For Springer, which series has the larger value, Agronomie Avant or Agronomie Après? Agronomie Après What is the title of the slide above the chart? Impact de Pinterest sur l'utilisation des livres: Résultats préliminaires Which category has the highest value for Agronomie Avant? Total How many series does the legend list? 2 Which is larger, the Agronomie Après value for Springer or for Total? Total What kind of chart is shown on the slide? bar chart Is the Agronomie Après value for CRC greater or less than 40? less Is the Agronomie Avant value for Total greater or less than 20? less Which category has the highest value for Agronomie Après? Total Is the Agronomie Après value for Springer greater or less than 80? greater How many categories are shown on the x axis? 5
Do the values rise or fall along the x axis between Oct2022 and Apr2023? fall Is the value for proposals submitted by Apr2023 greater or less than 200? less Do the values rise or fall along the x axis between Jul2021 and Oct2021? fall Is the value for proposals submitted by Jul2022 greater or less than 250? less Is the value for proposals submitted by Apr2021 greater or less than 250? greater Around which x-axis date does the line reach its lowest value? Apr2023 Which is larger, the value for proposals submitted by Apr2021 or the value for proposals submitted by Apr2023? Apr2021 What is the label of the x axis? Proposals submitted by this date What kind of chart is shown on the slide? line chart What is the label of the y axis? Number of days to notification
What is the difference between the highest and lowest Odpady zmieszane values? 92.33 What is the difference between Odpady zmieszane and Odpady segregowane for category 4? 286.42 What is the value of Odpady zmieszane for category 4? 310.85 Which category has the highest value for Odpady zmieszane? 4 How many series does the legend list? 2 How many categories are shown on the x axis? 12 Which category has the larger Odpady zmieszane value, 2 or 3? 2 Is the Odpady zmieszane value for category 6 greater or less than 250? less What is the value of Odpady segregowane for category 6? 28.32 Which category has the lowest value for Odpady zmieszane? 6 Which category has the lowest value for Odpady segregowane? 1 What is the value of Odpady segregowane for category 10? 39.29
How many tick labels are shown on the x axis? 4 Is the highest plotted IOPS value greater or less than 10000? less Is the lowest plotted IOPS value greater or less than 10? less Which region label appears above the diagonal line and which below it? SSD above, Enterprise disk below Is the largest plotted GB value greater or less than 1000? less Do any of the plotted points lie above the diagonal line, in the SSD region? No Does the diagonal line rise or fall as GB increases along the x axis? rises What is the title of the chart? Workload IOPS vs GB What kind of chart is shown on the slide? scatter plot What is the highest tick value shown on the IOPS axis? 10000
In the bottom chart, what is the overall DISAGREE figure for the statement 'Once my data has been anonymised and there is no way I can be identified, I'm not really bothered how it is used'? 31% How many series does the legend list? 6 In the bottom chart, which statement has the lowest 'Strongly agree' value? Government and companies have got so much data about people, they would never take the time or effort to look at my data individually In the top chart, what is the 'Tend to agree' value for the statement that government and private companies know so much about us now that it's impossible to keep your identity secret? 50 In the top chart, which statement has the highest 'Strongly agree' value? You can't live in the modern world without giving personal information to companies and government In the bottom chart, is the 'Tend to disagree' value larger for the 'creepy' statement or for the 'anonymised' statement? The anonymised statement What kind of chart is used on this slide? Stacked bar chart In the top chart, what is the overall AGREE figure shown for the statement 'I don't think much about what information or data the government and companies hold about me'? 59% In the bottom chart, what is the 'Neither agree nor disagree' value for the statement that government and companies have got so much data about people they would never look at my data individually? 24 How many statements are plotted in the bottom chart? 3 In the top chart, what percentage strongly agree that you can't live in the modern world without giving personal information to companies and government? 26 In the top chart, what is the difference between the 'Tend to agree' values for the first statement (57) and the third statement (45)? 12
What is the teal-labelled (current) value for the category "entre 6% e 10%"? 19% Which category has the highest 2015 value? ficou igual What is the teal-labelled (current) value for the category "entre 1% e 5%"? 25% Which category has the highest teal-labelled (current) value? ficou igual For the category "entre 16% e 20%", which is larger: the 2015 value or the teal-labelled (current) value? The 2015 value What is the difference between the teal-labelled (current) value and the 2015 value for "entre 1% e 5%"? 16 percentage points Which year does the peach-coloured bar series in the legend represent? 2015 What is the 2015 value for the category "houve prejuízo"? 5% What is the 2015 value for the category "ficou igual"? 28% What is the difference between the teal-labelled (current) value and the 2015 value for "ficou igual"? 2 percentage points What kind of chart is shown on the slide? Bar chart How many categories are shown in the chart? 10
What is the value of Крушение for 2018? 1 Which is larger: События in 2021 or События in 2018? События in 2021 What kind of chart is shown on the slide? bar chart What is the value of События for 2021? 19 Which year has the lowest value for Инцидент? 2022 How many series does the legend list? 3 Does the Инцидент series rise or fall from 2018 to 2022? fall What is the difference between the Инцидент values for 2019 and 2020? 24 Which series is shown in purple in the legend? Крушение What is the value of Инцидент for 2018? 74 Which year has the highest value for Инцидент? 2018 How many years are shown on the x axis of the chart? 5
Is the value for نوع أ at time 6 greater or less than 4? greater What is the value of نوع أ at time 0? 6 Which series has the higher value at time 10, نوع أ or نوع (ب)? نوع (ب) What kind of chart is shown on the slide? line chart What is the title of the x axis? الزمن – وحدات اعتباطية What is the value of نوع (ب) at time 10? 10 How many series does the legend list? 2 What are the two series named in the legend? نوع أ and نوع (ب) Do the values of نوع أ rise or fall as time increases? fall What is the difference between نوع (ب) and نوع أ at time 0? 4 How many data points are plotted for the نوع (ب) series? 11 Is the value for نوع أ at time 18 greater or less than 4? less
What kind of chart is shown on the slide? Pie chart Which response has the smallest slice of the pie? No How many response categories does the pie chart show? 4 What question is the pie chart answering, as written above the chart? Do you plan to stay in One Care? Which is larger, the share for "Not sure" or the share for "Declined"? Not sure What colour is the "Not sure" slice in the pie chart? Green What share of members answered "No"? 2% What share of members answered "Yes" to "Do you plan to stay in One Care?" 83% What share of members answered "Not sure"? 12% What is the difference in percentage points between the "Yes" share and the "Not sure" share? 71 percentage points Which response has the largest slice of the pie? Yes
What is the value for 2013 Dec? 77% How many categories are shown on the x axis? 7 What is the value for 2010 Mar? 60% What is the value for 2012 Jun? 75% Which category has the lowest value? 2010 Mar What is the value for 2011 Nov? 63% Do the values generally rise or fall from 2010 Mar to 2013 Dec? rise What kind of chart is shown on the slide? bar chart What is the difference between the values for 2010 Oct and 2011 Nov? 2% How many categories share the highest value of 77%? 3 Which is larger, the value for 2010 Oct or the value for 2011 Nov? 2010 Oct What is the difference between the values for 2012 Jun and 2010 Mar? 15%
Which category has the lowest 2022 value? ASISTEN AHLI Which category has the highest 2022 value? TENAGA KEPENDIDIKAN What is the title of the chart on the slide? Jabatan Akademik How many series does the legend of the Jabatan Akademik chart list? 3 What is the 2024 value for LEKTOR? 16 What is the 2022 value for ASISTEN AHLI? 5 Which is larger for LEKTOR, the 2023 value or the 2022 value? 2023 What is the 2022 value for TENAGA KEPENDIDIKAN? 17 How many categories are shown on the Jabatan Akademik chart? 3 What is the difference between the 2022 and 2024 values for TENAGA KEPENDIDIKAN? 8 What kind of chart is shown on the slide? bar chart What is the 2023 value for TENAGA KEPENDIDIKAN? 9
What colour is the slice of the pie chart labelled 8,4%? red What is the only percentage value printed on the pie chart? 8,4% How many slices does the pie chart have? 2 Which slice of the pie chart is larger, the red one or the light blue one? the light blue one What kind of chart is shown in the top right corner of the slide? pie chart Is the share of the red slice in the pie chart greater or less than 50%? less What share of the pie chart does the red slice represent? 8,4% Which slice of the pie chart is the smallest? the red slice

--- --- ---

◆ TASK DESCRIPTION: Rewrite the listing above, swapping every "x axis" for "horizontal axis" and leaving everything else unchanged.

◆ RESPONSE TO THE TASK:
For Springer, which series has the larger value, Agronomie Avant or Agronomie Après? Agronomie Après What is the title of the slide above the chart? Impact de Pinterest sur l'utilisation des livres: Résultats préliminaires Which category has the highest value for Agronomie Avant? Total How many series does the legend list? 2 Which is larger, the Agronomie Après value for Springer or for Total? Total What kind of chart is shown on the slide? bar chart Is the Agronomie Après value for CRC greater or less than 40? less Is the Agronomie Avant value for Total greater or less than 20? less Which category has the highest value for Agronomie Après? Total Is the Agronomie Après value for Springer greater or less than 80? greater How many categories are shown on the horizontal axis? 5
Do the values rise or fall along the horizontal axis between Oct2022 and Apr2023? fall Is the value for proposals submitted by Apr2023 greater or less than 200? less Do the values rise or fall along the horizontal axis between Jul2021 and Oct2021? fall Is the value for proposals submitted by Jul2022 greater or less than 250? less Is the value for proposals submitted by Apr2021 greater or less than 250? greater Around which x-axis date does the line reach its lowest value? Apr2023 Which is larger, the value for proposals submitted by Apr2021 or the value for proposals submitted by Apr2023? Apr2021 What is the label of the horizontal axis? Proposals submitted by this date What kind of chart is shown on the slide? line chart What is the label of the y axis? Number of days to notification
What is the difference between the highest and lowest Odpady zmieszane values? 92.33 What is the difference between Odpady zmieszane and Odpady segregowane for category 4? 286.42 What is the value of Odpady zmieszane for category 4? 310.85 Which category has the highest value for Odpady zmieszane? 4 How many series does the legend list? 2 How many categories are shown on the horizontal axis? 12 Which category has the larger Odpady zmieszane value, 2 or 3? 2 Is the Odpady zmieszane value for category 6 greater or less than 250? less What is the value of Odpady segregowane for category 6? 28.32 Which category has the lowest value for Odpady zmieszane? 6 Which category has the lowest value for Odpady segregowane? 1 What is the value of Odpady segregowane for category 10? 39.29
How many tick labels are shown on the horizontal axis? 4 Is the highest plotted IOPS value greater or less than 10000? less Is the lowest plotted IOPS value greater or less than 10? less Which region label appears above the diagonal line and which below it? SSD above, Enterprise disk below Is the largest plotted GB value greater or less than 1000? less Do any of the plotted points lie above the diagonal line, in the SSD region? No Does the diagonal line rise or fall as GB increases along the horizontal axis? rises What is the title of the chart? Workload IOPS vs GB What kind of chart is shown on the slide? scatter plot What is the highest tick value shown on the IOPS axis? 10000
In the bottom chart, what is the overall DISAGREE figure for the statement 'Once my data has been anonymised and there is no way I can be identified, I'm not really bothered how it is used'? 31% How many series does the legend list? 6 In the bottom chart, which statement has the lowest 'Strongly agree' value? Government and companies have got so much data about people, they would never take the time or effort to look at my data individually In the top chart, what is the 'Tend to agree' value for the statement that government and private companies know so much about us now that it's impossible to keep your identity secret? 50 In the top chart, which statement has the highest 'Strongly agree' value? You can't live in the modern world without giving personal information to companies and government In the bottom chart, is the 'Tend to disagree' value larger for the 'creepy' statement or for the 'anonymised' statement? The anonymised statement What kind of chart is used on this slide? Stacked bar chart In the top chart, what is the overall AGREE figure shown for the statement 'I don't think much about what information or data the government and companies hold about me'? 59% In the bottom chart, what is the 'Neither agree nor disagree' value for the statement that government and companies have got so much data about people they would never look at my data individually? 24 How many statements are plotted in the bottom chart? 3 In the top chart, what percentage strongly agree that you can't live in the modern world without giving personal information to companies and government? 26 In the top chart, what is the difference between the 'Tend to agree' values for the first statement (57) and the third statement (45)? 12
What is the teal-labelled (current) value for the category "entre 6% e 10%"? 19% Which category has the highest 2015 value? ficou igual What is the teal-labelled (current) value for the category "entre 1% e 5%"? 25% Which category has the highest teal-labelled (current) value? ficou igual For the category "entre 16% e 20%", which is larger: the 2015 value or the teal-labelled (current) value? The 2015 value What is the difference between the teal-labelled (current) value and the 2015 value for "entre 1% e 5%"? 16 percentage points Which year does the peach-coloured bar series in the legend represent? 2015 What is the 2015 value for the category "houve prejuízo"? 5% What is the 2015 value for the category "ficou igual"? 28% What is the difference between the teal-labelled (current) value and the 2015 value for "ficou igual"? 2 percentage points What kind of chart is shown on the slide? Bar chart How many categories are shown in the chart? 10
What is the value of Крушение for 2018? 1 Which is larger: События in 2021 or События in 2018? События in 2021 What kind of chart is shown on the slide? bar chart What is the value of События for 2021? 19 Which year has the lowest value for Инцидент? 2022 How many series does the legend list? 3 Does the Инцидент series rise or fall from 2018 to 2022? fall What is the difference between the Инцидент values for 2019 and 2020? 24 Which series is shown in purple in the legend? Крушение What is the value of Инцидент for 2018? 74 Which year has the highest value for Инцидент? 2018 How many years are shown on the horizontal axis of the chart? 5
Is the value for نوع أ at time 6 greater or less than 4? greater What is the value of نوع أ at time 0? 6 Which series has the higher value at time 10, نوع أ or نوع (ب)? نوع (ب) What kind of chart is shown on the slide? line chart What is the title of the horizontal axis? الزمن – وحدات اعتباطية What is the value of نوع (ب) at time 10? 10 How many series does the legend list? 2 What are the two series named in the legend? نوع أ and نوع (ب) Do the values of نوع أ rise or fall as time increases? fall What is the difference between نوع (ب) and نوع أ at time 0? 4 How many data points are plotted for the نوع (ب) series? 11 Is the value for نوع أ at time 18 greater or less than 4? less
What kind of chart is shown on the slide? Pie chart Which response has the smallest slice of the pie? No How many response categories does the pie chart show? 4 What question is the pie chart answering, as written above the chart? Do you plan to stay in One Care? Which is larger, the share for "Not sure" or the share for "Declined"? Not sure What colour is the "Not sure" slice in the pie chart? Green What share of members answered "No"? 2% What share of members answered "Yes" to "Do you plan to stay in One Care?" 83% What share of members answered "Not sure"? 12% What is the difference in percentage points between the "Yes" share and the "Not sure" share? 71 percentage points Which response has the largest slice of the pie? Yes
What is the value for 2013 Dec? 77% How many categories are shown on the horizontal axis? 7 What is the value for 2010 Mar? 60% What is the value for 2012 Jun? 75% Which category has the lowest value? 2010 Mar What is the value for 2011 Nov? 63% Do the values generally rise or fall from 2010 Mar to 2013 Dec? rise What kind of chart is shown on the slide? bar chart What is the difference between the values for 2010 Oct and 2011 Nov? 2% How many categories share the highest value of 77%? 3 Which is larger, the value for 2010 Oct or the value for 2011 Nov? 2010 Oct What is the difference between the values for 2012 Jun and 2010 Mar? 15%
Which category has the lowest 2022 value? ASISTEN AHLI Which category has the highest 2022 value? TENAGA KEPENDIDIKAN What is the title of the chart on the slide? Jabatan Akademik How many series does the legend of the Jabatan Akademik chart list? 3 What is the 2024 value for LEKTOR? 16 What is the 2022 value for ASISTEN AHLI? 5 Which is larger for LEKTOR, the 2023 value or the 2022 value? 2023 What is the 2022 value for TENAGA KEPENDIDIKAN? 17 How many categories are shown on the Jabatan Akademik chart? 3 What is the difference between the 2022 and 2024 values for TENAGA KEPENDIDIKAN? 8 What kind of chart is shown on the slide? bar chart What is the 2023 value for TENAGA KEPENDIDIKAN? 9
What colour is the slice of the pie chart labelled 8,4%? red What is the only percentage value printed on the pie chart? 8,4% How many slices does the pie chart have? 2 Which slice of the pie chart is larger, the red one or the light blue one? the light blue one What kind of chart is shown in the top right corner of the slide? pie chart Is the share of the red slice in the pie chart greater or less than 50%? less What share of the pie chart does the red slice represent? 8,4% Which slice of the pie chart is the smallest? the red slice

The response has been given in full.